U.S. Defense Secretary Leon Panetta said in an interview with Voice of America: "I understand the reasons Israel is doing what they're doing. They've been the target of missiles coming in from Gaza ... ."
EGYPT ON THE SPOT
The Gaza conflagration has stoked the flames of a Middle East ablaze with two years of Arab revolution and a civil war in Syria that threatens to inflame the whole region.
Egypt's new Islamist president, Mohamed Mursi, viewed by Hamas as a protector, led a chorus of denunciation of the Israeli strikes by allies of the Palestinians.
Mursi faces domestic pressure to act tough. But Egypt gets $1.3 billion a year in U.S. military aid and looks to Washington for help with its ailing economy, constraining Mursi despite his need to show Egyptians that his policies differ from those of his U.S.-backed predecessor, Hosni Mubarak.
Hamas leader Ismail Haniyeh on Thursday urged Egypt to do more to help the Palestinians.
"We call upon the brothers in Egypt to take the measures that will deter this enemy," the Hamas prime minister said.
The appeal poses a test of Mursi's commitment to Egypt's 1979 peace treaty with Israel, which the West views as the bedrock of Middle East peace.
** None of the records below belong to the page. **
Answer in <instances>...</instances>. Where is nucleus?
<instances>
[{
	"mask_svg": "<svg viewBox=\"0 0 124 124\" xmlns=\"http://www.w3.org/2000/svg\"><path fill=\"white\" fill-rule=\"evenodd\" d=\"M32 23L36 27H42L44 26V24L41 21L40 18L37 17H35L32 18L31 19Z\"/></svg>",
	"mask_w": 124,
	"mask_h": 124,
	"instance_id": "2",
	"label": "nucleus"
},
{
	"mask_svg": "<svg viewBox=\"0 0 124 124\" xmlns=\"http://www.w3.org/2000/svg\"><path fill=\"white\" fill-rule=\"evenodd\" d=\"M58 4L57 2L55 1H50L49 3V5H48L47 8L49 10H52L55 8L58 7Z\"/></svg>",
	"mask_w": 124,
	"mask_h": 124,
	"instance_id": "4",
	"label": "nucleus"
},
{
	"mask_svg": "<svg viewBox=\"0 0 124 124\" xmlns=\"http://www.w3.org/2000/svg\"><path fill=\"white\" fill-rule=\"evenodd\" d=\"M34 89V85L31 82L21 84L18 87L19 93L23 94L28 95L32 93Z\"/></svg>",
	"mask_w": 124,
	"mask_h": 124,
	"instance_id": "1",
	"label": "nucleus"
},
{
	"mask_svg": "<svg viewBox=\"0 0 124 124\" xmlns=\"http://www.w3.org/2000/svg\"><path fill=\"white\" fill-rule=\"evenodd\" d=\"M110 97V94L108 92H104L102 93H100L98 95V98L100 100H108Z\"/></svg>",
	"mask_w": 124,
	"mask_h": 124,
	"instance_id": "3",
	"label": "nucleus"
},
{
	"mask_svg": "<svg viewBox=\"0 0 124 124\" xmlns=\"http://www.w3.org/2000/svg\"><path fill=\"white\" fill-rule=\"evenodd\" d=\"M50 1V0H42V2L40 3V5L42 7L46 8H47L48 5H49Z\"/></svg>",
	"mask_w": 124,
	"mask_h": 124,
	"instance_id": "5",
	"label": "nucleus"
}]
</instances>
The Muslim Brotherhood, which brought Mursi to power in an election after the downfall of pro-Western Hosni Mubarak, has called for a "Day of Rage" in Arab capitals on Friday. The Brotherhood is seen as the spiritual mentor of Hamas.
The Israel Defence Forces (IDF) said they had targeted over 450 "terror activity sites" in the Gaza Strip since Operation Pillar of Defence began with the assassination of Hamas' top military commander on Wednesday by an Israeli missile.
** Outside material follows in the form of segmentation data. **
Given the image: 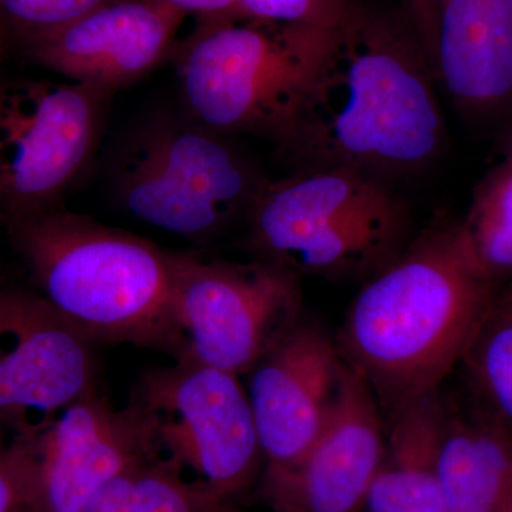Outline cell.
Returning a JSON list of instances; mask_svg holds the SVG:
<instances>
[{
	"mask_svg": "<svg viewBox=\"0 0 512 512\" xmlns=\"http://www.w3.org/2000/svg\"><path fill=\"white\" fill-rule=\"evenodd\" d=\"M434 77L404 16L355 0L279 151L296 173H420L447 143Z\"/></svg>",
	"mask_w": 512,
	"mask_h": 512,
	"instance_id": "cell-1",
	"label": "cell"
},
{
	"mask_svg": "<svg viewBox=\"0 0 512 512\" xmlns=\"http://www.w3.org/2000/svg\"><path fill=\"white\" fill-rule=\"evenodd\" d=\"M498 292L460 222L441 218L366 279L339 330L340 357L393 412L440 390Z\"/></svg>",
	"mask_w": 512,
	"mask_h": 512,
	"instance_id": "cell-2",
	"label": "cell"
},
{
	"mask_svg": "<svg viewBox=\"0 0 512 512\" xmlns=\"http://www.w3.org/2000/svg\"><path fill=\"white\" fill-rule=\"evenodd\" d=\"M8 227L36 292L94 345L184 355L167 249L62 207Z\"/></svg>",
	"mask_w": 512,
	"mask_h": 512,
	"instance_id": "cell-3",
	"label": "cell"
},
{
	"mask_svg": "<svg viewBox=\"0 0 512 512\" xmlns=\"http://www.w3.org/2000/svg\"><path fill=\"white\" fill-rule=\"evenodd\" d=\"M336 33L245 18L198 20L177 55L188 116L225 136L249 134L281 146Z\"/></svg>",
	"mask_w": 512,
	"mask_h": 512,
	"instance_id": "cell-4",
	"label": "cell"
},
{
	"mask_svg": "<svg viewBox=\"0 0 512 512\" xmlns=\"http://www.w3.org/2000/svg\"><path fill=\"white\" fill-rule=\"evenodd\" d=\"M248 224L258 261L298 278L369 279L406 247L410 217L380 178L326 168L268 181Z\"/></svg>",
	"mask_w": 512,
	"mask_h": 512,
	"instance_id": "cell-5",
	"label": "cell"
},
{
	"mask_svg": "<svg viewBox=\"0 0 512 512\" xmlns=\"http://www.w3.org/2000/svg\"><path fill=\"white\" fill-rule=\"evenodd\" d=\"M268 181L225 134L160 114L121 148L113 192L137 220L204 244L248 220Z\"/></svg>",
	"mask_w": 512,
	"mask_h": 512,
	"instance_id": "cell-6",
	"label": "cell"
},
{
	"mask_svg": "<svg viewBox=\"0 0 512 512\" xmlns=\"http://www.w3.org/2000/svg\"><path fill=\"white\" fill-rule=\"evenodd\" d=\"M168 259L171 311L187 340L181 357L245 376L301 319L299 278L281 266L180 251Z\"/></svg>",
	"mask_w": 512,
	"mask_h": 512,
	"instance_id": "cell-7",
	"label": "cell"
},
{
	"mask_svg": "<svg viewBox=\"0 0 512 512\" xmlns=\"http://www.w3.org/2000/svg\"><path fill=\"white\" fill-rule=\"evenodd\" d=\"M110 97L69 80L0 83V221L62 207L92 163Z\"/></svg>",
	"mask_w": 512,
	"mask_h": 512,
	"instance_id": "cell-8",
	"label": "cell"
},
{
	"mask_svg": "<svg viewBox=\"0 0 512 512\" xmlns=\"http://www.w3.org/2000/svg\"><path fill=\"white\" fill-rule=\"evenodd\" d=\"M133 393L160 416L164 450L198 483L225 501L247 490L264 454L239 376L181 357L148 370Z\"/></svg>",
	"mask_w": 512,
	"mask_h": 512,
	"instance_id": "cell-9",
	"label": "cell"
},
{
	"mask_svg": "<svg viewBox=\"0 0 512 512\" xmlns=\"http://www.w3.org/2000/svg\"><path fill=\"white\" fill-rule=\"evenodd\" d=\"M23 440L32 457L36 512H83L101 488L164 451L153 409L134 393L126 407H116L99 389Z\"/></svg>",
	"mask_w": 512,
	"mask_h": 512,
	"instance_id": "cell-10",
	"label": "cell"
},
{
	"mask_svg": "<svg viewBox=\"0 0 512 512\" xmlns=\"http://www.w3.org/2000/svg\"><path fill=\"white\" fill-rule=\"evenodd\" d=\"M93 348L40 293L0 289V423L30 439L97 390Z\"/></svg>",
	"mask_w": 512,
	"mask_h": 512,
	"instance_id": "cell-11",
	"label": "cell"
},
{
	"mask_svg": "<svg viewBox=\"0 0 512 512\" xmlns=\"http://www.w3.org/2000/svg\"><path fill=\"white\" fill-rule=\"evenodd\" d=\"M380 404L369 384L343 362L339 392L325 427L298 463L265 471L274 512H362L384 450Z\"/></svg>",
	"mask_w": 512,
	"mask_h": 512,
	"instance_id": "cell-12",
	"label": "cell"
},
{
	"mask_svg": "<svg viewBox=\"0 0 512 512\" xmlns=\"http://www.w3.org/2000/svg\"><path fill=\"white\" fill-rule=\"evenodd\" d=\"M342 367L336 342L301 318L248 373L265 471L292 467L312 446L335 406Z\"/></svg>",
	"mask_w": 512,
	"mask_h": 512,
	"instance_id": "cell-13",
	"label": "cell"
},
{
	"mask_svg": "<svg viewBox=\"0 0 512 512\" xmlns=\"http://www.w3.org/2000/svg\"><path fill=\"white\" fill-rule=\"evenodd\" d=\"M187 16L167 0H113L26 43L45 69L113 96L170 56Z\"/></svg>",
	"mask_w": 512,
	"mask_h": 512,
	"instance_id": "cell-14",
	"label": "cell"
},
{
	"mask_svg": "<svg viewBox=\"0 0 512 512\" xmlns=\"http://www.w3.org/2000/svg\"><path fill=\"white\" fill-rule=\"evenodd\" d=\"M434 74L470 117L512 111V0H439Z\"/></svg>",
	"mask_w": 512,
	"mask_h": 512,
	"instance_id": "cell-15",
	"label": "cell"
},
{
	"mask_svg": "<svg viewBox=\"0 0 512 512\" xmlns=\"http://www.w3.org/2000/svg\"><path fill=\"white\" fill-rule=\"evenodd\" d=\"M447 404L437 390L389 413L367 512H446L439 461Z\"/></svg>",
	"mask_w": 512,
	"mask_h": 512,
	"instance_id": "cell-16",
	"label": "cell"
},
{
	"mask_svg": "<svg viewBox=\"0 0 512 512\" xmlns=\"http://www.w3.org/2000/svg\"><path fill=\"white\" fill-rule=\"evenodd\" d=\"M439 474L446 512H512V440L476 406L447 404Z\"/></svg>",
	"mask_w": 512,
	"mask_h": 512,
	"instance_id": "cell-17",
	"label": "cell"
},
{
	"mask_svg": "<svg viewBox=\"0 0 512 512\" xmlns=\"http://www.w3.org/2000/svg\"><path fill=\"white\" fill-rule=\"evenodd\" d=\"M173 457L157 458L117 477L83 512H234L200 483H187Z\"/></svg>",
	"mask_w": 512,
	"mask_h": 512,
	"instance_id": "cell-18",
	"label": "cell"
},
{
	"mask_svg": "<svg viewBox=\"0 0 512 512\" xmlns=\"http://www.w3.org/2000/svg\"><path fill=\"white\" fill-rule=\"evenodd\" d=\"M478 264L500 291L512 281V160L504 157L480 178L460 221Z\"/></svg>",
	"mask_w": 512,
	"mask_h": 512,
	"instance_id": "cell-19",
	"label": "cell"
},
{
	"mask_svg": "<svg viewBox=\"0 0 512 512\" xmlns=\"http://www.w3.org/2000/svg\"><path fill=\"white\" fill-rule=\"evenodd\" d=\"M461 365L477 409L512 440V318L497 303Z\"/></svg>",
	"mask_w": 512,
	"mask_h": 512,
	"instance_id": "cell-20",
	"label": "cell"
},
{
	"mask_svg": "<svg viewBox=\"0 0 512 512\" xmlns=\"http://www.w3.org/2000/svg\"><path fill=\"white\" fill-rule=\"evenodd\" d=\"M113 0H0V25L23 39L52 32Z\"/></svg>",
	"mask_w": 512,
	"mask_h": 512,
	"instance_id": "cell-21",
	"label": "cell"
},
{
	"mask_svg": "<svg viewBox=\"0 0 512 512\" xmlns=\"http://www.w3.org/2000/svg\"><path fill=\"white\" fill-rule=\"evenodd\" d=\"M355 0H238L239 16L262 22L336 30Z\"/></svg>",
	"mask_w": 512,
	"mask_h": 512,
	"instance_id": "cell-22",
	"label": "cell"
},
{
	"mask_svg": "<svg viewBox=\"0 0 512 512\" xmlns=\"http://www.w3.org/2000/svg\"><path fill=\"white\" fill-rule=\"evenodd\" d=\"M33 510L32 457L26 440L0 444V512Z\"/></svg>",
	"mask_w": 512,
	"mask_h": 512,
	"instance_id": "cell-23",
	"label": "cell"
},
{
	"mask_svg": "<svg viewBox=\"0 0 512 512\" xmlns=\"http://www.w3.org/2000/svg\"><path fill=\"white\" fill-rule=\"evenodd\" d=\"M403 16L412 26L421 47L434 70L437 32H439V0H399Z\"/></svg>",
	"mask_w": 512,
	"mask_h": 512,
	"instance_id": "cell-24",
	"label": "cell"
},
{
	"mask_svg": "<svg viewBox=\"0 0 512 512\" xmlns=\"http://www.w3.org/2000/svg\"><path fill=\"white\" fill-rule=\"evenodd\" d=\"M175 8L198 20L214 18H241L238 0H167Z\"/></svg>",
	"mask_w": 512,
	"mask_h": 512,
	"instance_id": "cell-25",
	"label": "cell"
},
{
	"mask_svg": "<svg viewBox=\"0 0 512 512\" xmlns=\"http://www.w3.org/2000/svg\"><path fill=\"white\" fill-rule=\"evenodd\" d=\"M497 306L507 312L512 318V281L503 286L498 292Z\"/></svg>",
	"mask_w": 512,
	"mask_h": 512,
	"instance_id": "cell-26",
	"label": "cell"
},
{
	"mask_svg": "<svg viewBox=\"0 0 512 512\" xmlns=\"http://www.w3.org/2000/svg\"><path fill=\"white\" fill-rule=\"evenodd\" d=\"M512 160V127L508 131L507 141H505V156Z\"/></svg>",
	"mask_w": 512,
	"mask_h": 512,
	"instance_id": "cell-27",
	"label": "cell"
}]
</instances>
Some 150 medium range rocket launching sites and ammunition dumps were targeted overnight. "The aim of targeting these sites is to impair the rocket launching capability of terror organizations in the Gaza Strip and hamper their continuous build up," an IDF statement said.
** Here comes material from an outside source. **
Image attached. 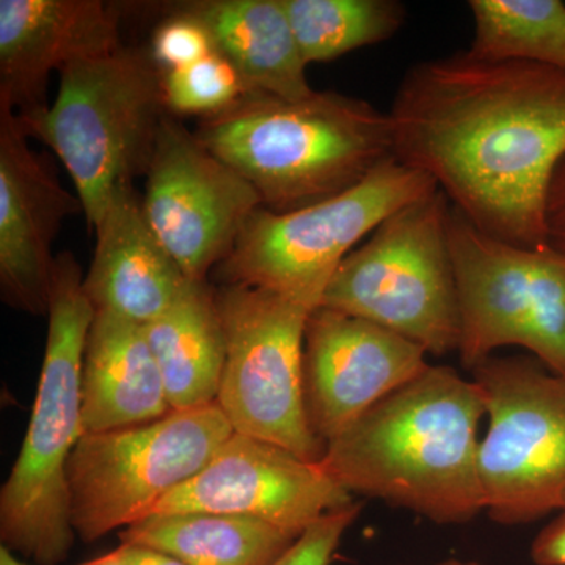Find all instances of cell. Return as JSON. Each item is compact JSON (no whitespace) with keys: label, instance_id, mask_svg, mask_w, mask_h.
<instances>
[{"label":"cell","instance_id":"1","mask_svg":"<svg viewBox=\"0 0 565 565\" xmlns=\"http://www.w3.org/2000/svg\"><path fill=\"white\" fill-rule=\"evenodd\" d=\"M393 158L430 178L476 228L548 245L546 196L565 158V71L467 52L407 70L388 111Z\"/></svg>","mask_w":565,"mask_h":565},{"label":"cell","instance_id":"2","mask_svg":"<svg viewBox=\"0 0 565 565\" xmlns=\"http://www.w3.org/2000/svg\"><path fill=\"white\" fill-rule=\"evenodd\" d=\"M484 416L475 381L429 364L330 440L319 465L352 497L437 525H465L484 512L478 468Z\"/></svg>","mask_w":565,"mask_h":565},{"label":"cell","instance_id":"3","mask_svg":"<svg viewBox=\"0 0 565 565\" xmlns=\"http://www.w3.org/2000/svg\"><path fill=\"white\" fill-rule=\"evenodd\" d=\"M195 136L273 212L332 199L393 158L388 114L338 92L315 90L302 99L247 92L202 118Z\"/></svg>","mask_w":565,"mask_h":565},{"label":"cell","instance_id":"4","mask_svg":"<svg viewBox=\"0 0 565 565\" xmlns=\"http://www.w3.org/2000/svg\"><path fill=\"white\" fill-rule=\"evenodd\" d=\"M95 318L73 253L55 258L43 366L31 422L0 492V541L36 565L68 559L76 533L66 471L82 426V360Z\"/></svg>","mask_w":565,"mask_h":565},{"label":"cell","instance_id":"5","mask_svg":"<svg viewBox=\"0 0 565 565\" xmlns=\"http://www.w3.org/2000/svg\"><path fill=\"white\" fill-rule=\"evenodd\" d=\"M163 110L162 71L121 47L65 66L54 104L18 118L61 159L95 230L115 192L147 174Z\"/></svg>","mask_w":565,"mask_h":565},{"label":"cell","instance_id":"6","mask_svg":"<svg viewBox=\"0 0 565 565\" xmlns=\"http://www.w3.org/2000/svg\"><path fill=\"white\" fill-rule=\"evenodd\" d=\"M438 191L427 174L385 159L359 184L291 212L259 207L221 264L225 285L280 294L315 311L353 247L394 212Z\"/></svg>","mask_w":565,"mask_h":565},{"label":"cell","instance_id":"7","mask_svg":"<svg viewBox=\"0 0 565 565\" xmlns=\"http://www.w3.org/2000/svg\"><path fill=\"white\" fill-rule=\"evenodd\" d=\"M449 211L445 193L435 191L394 212L338 267L321 307L377 323L430 355L457 351Z\"/></svg>","mask_w":565,"mask_h":565},{"label":"cell","instance_id":"8","mask_svg":"<svg viewBox=\"0 0 565 565\" xmlns=\"http://www.w3.org/2000/svg\"><path fill=\"white\" fill-rule=\"evenodd\" d=\"M448 241L465 366L475 370L498 349L515 345L565 377L564 253L504 243L452 206Z\"/></svg>","mask_w":565,"mask_h":565},{"label":"cell","instance_id":"9","mask_svg":"<svg viewBox=\"0 0 565 565\" xmlns=\"http://www.w3.org/2000/svg\"><path fill=\"white\" fill-rule=\"evenodd\" d=\"M233 433L215 401L140 426L82 435L66 471L74 533L92 544L147 519Z\"/></svg>","mask_w":565,"mask_h":565},{"label":"cell","instance_id":"10","mask_svg":"<svg viewBox=\"0 0 565 565\" xmlns=\"http://www.w3.org/2000/svg\"><path fill=\"white\" fill-rule=\"evenodd\" d=\"M473 371L489 419L479 444L484 512L504 526L565 511V377L527 356Z\"/></svg>","mask_w":565,"mask_h":565},{"label":"cell","instance_id":"11","mask_svg":"<svg viewBox=\"0 0 565 565\" xmlns=\"http://www.w3.org/2000/svg\"><path fill=\"white\" fill-rule=\"evenodd\" d=\"M226 355L217 403L234 429L319 462L326 451L308 423L305 330L313 311L280 294L243 285L215 291Z\"/></svg>","mask_w":565,"mask_h":565},{"label":"cell","instance_id":"12","mask_svg":"<svg viewBox=\"0 0 565 565\" xmlns=\"http://www.w3.org/2000/svg\"><path fill=\"white\" fill-rule=\"evenodd\" d=\"M141 203L152 232L192 281H206L263 206L250 182L167 115Z\"/></svg>","mask_w":565,"mask_h":565},{"label":"cell","instance_id":"13","mask_svg":"<svg viewBox=\"0 0 565 565\" xmlns=\"http://www.w3.org/2000/svg\"><path fill=\"white\" fill-rule=\"evenodd\" d=\"M352 503V494L319 462L233 433L199 475L167 494L148 516L191 512L247 516L300 537L323 515Z\"/></svg>","mask_w":565,"mask_h":565},{"label":"cell","instance_id":"14","mask_svg":"<svg viewBox=\"0 0 565 565\" xmlns=\"http://www.w3.org/2000/svg\"><path fill=\"white\" fill-rule=\"evenodd\" d=\"M422 345L355 316L316 308L305 330L308 423L329 444L429 367Z\"/></svg>","mask_w":565,"mask_h":565},{"label":"cell","instance_id":"15","mask_svg":"<svg viewBox=\"0 0 565 565\" xmlns=\"http://www.w3.org/2000/svg\"><path fill=\"white\" fill-rule=\"evenodd\" d=\"M29 140L18 115L0 107V294L14 310L41 316L57 258L52 244L63 221L84 210Z\"/></svg>","mask_w":565,"mask_h":565},{"label":"cell","instance_id":"16","mask_svg":"<svg viewBox=\"0 0 565 565\" xmlns=\"http://www.w3.org/2000/svg\"><path fill=\"white\" fill-rule=\"evenodd\" d=\"M121 47L120 18L102 0H0V107L33 117L52 71Z\"/></svg>","mask_w":565,"mask_h":565},{"label":"cell","instance_id":"17","mask_svg":"<svg viewBox=\"0 0 565 565\" xmlns=\"http://www.w3.org/2000/svg\"><path fill=\"white\" fill-rule=\"evenodd\" d=\"M96 247L84 275L95 311L145 327L161 318L191 286L145 215L132 184L115 192L96 223Z\"/></svg>","mask_w":565,"mask_h":565},{"label":"cell","instance_id":"18","mask_svg":"<svg viewBox=\"0 0 565 565\" xmlns=\"http://www.w3.org/2000/svg\"><path fill=\"white\" fill-rule=\"evenodd\" d=\"M84 435L161 419L172 412L143 327L95 311L82 360Z\"/></svg>","mask_w":565,"mask_h":565},{"label":"cell","instance_id":"19","mask_svg":"<svg viewBox=\"0 0 565 565\" xmlns=\"http://www.w3.org/2000/svg\"><path fill=\"white\" fill-rule=\"evenodd\" d=\"M248 92L302 99L315 92L281 0H204L185 6Z\"/></svg>","mask_w":565,"mask_h":565},{"label":"cell","instance_id":"20","mask_svg":"<svg viewBox=\"0 0 565 565\" xmlns=\"http://www.w3.org/2000/svg\"><path fill=\"white\" fill-rule=\"evenodd\" d=\"M172 411L215 403L225 364V330L215 291L192 281L161 318L143 327Z\"/></svg>","mask_w":565,"mask_h":565},{"label":"cell","instance_id":"21","mask_svg":"<svg viewBox=\"0 0 565 565\" xmlns=\"http://www.w3.org/2000/svg\"><path fill=\"white\" fill-rule=\"evenodd\" d=\"M118 537L122 544L150 546L185 565H273L299 539L259 520L202 512L148 516Z\"/></svg>","mask_w":565,"mask_h":565},{"label":"cell","instance_id":"22","mask_svg":"<svg viewBox=\"0 0 565 565\" xmlns=\"http://www.w3.org/2000/svg\"><path fill=\"white\" fill-rule=\"evenodd\" d=\"M478 61L527 62L565 71V3L561 0H470Z\"/></svg>","mask_w":565,"mask_h":565},{"label":"cell","instance_id":"23","mask_svg":"<svg viewBox=\"0 0 565 565\" xmlns=\"http://www.w3.org/2000/svg\"><path fill=\"white\" fill-rule=\"evenodd\" d=\"M307 65L392 39L405 22L397 0H281Z\"/></svg>","mask_w":565,"mask_h":565},{"label":"cell","instance_id":"24","mask_svg":"<svg viewBox=\"0 0 565 565\" xmlns=\"http://www.w3.org/2000/svg\"><path fill=\"white\" fill-rule=\"evenodd\" d=\"M247 92L232 63L217 51L188 68L162 73L163 106L177 115L211 117Z\"/></svg>","mask_w":565,"mask_h":565},{"label":"cell","instance_id":"25","mask_svg":"<svg viewBox=\"0 0 565 565\" xmlns=\"http://www.w3.org/2000/svg\"><path fill=\"white\" fill-rule=\"evenodd\" d=\"M152 62L162 73L188 68L215 51L210 33L191 14L180 11L156 29Z\"/></svg>","mask_w":565,"mask_h":565},{"label":"cell","instance_id":"26","mask_svg":"<svg viewBox=\"0 0 565 565\" xmlns=\"http://www.w3.org/2000/svg\"><path fill=\"white\" fill-rule=\"evenodd\" d=\"M362 512V503L355 501L348 508L323 515L273 565H330L344 534Z\"/></svg>","mask_w":565,"mask_h":565},{"label":"cell","instance_id":"27","mask_svg":"<svg viewBox=\"0 0 565 565\" xmlns=\"http://www.w3.org/2000/svg\"><path fill=\"white\" fill-rule=\"evenodd\" d=\"M548 245L565 255V158L557 166L546 196Z\"/></svg>","mask_w":565,"mask_h":565},{"label":"cell","instance_id":"28","mask_svg":"<svg viewBox=\"0 0 565 565\" xmlns=\"http://www.w3.org/2000/svg\"><path fill=\"white\" fill-rule=\"evenodd\" d=\"M531 557L535 565H565V511L535 535Z\"/></svg>","mask_w":565,"mask_h":565},{"label":"cell","instance_id":"29","mask_svg":"<svg viewBox=\"0 0 565 565\" xmlns=\"http://www.w3.org/2000/svg\"><path fill=\"white\" fill-rule=\"evenodd\" d=\"M122 565H185L177 557L158 552L150 546L121 544L117 546Z\"/></svg>","mask_w":565,"mask_h":565},{"label":"cell","instance_id":"30","mask_svg":"<svg viewBox=\"0 0 565 565\" xmlns=\"http://www.w3.org/2000/svg\"><path fill=\"white\" fill-rule=\"evenodd\" d=\"M76 565H122L120 561V556H118L117 550H111V552L106 553V555H102L98 557H93L90 561H85V563L76 564Z\"/></svg>","mask_w":565,"mask_h":565},{"label":"cell","instance_id":"31","mask_svg":"<svg viewBox=\"0 0 565 565\" xmlns=\"http://www.w3.org/2000/svg\"><path fill=\"white\" fill-rule=\"evenodd\" d=\"M0 565H31L25 563L24 559L11 553L10 550H7L6 546L0 548Z\"/></svg>","mask_w":565,"mask_h":565},{"label":"cell","instance_id":"32","mask_svg":"<svg viewBox=\"0 0 565 565\" xmlns=\"http://www.w3.org/2000/svg\"><path fill=\"white\" fill-rule=\"evenodd\" d=\"M430 565H481L476 563V561H463L456 559V557H449V559L440 561V563H435Z\"/></svg>","mask_w":565,"mask_h":565}]
</instances>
"The sites that were targeted were positively identified by precise intelligence over the course of months," it said. "The Gaza strip has been turned into a frontal base for Iran, forcing Israeli citizens to live under unbearable circumstances."
Israeli bombing has not yet reached the saturation level seen before it last invaded Gaza in the first days of 2009, when armored bulldozers and tanks flattened whole districts of the crowded enclave to make way for fire bases and open routes for infantry.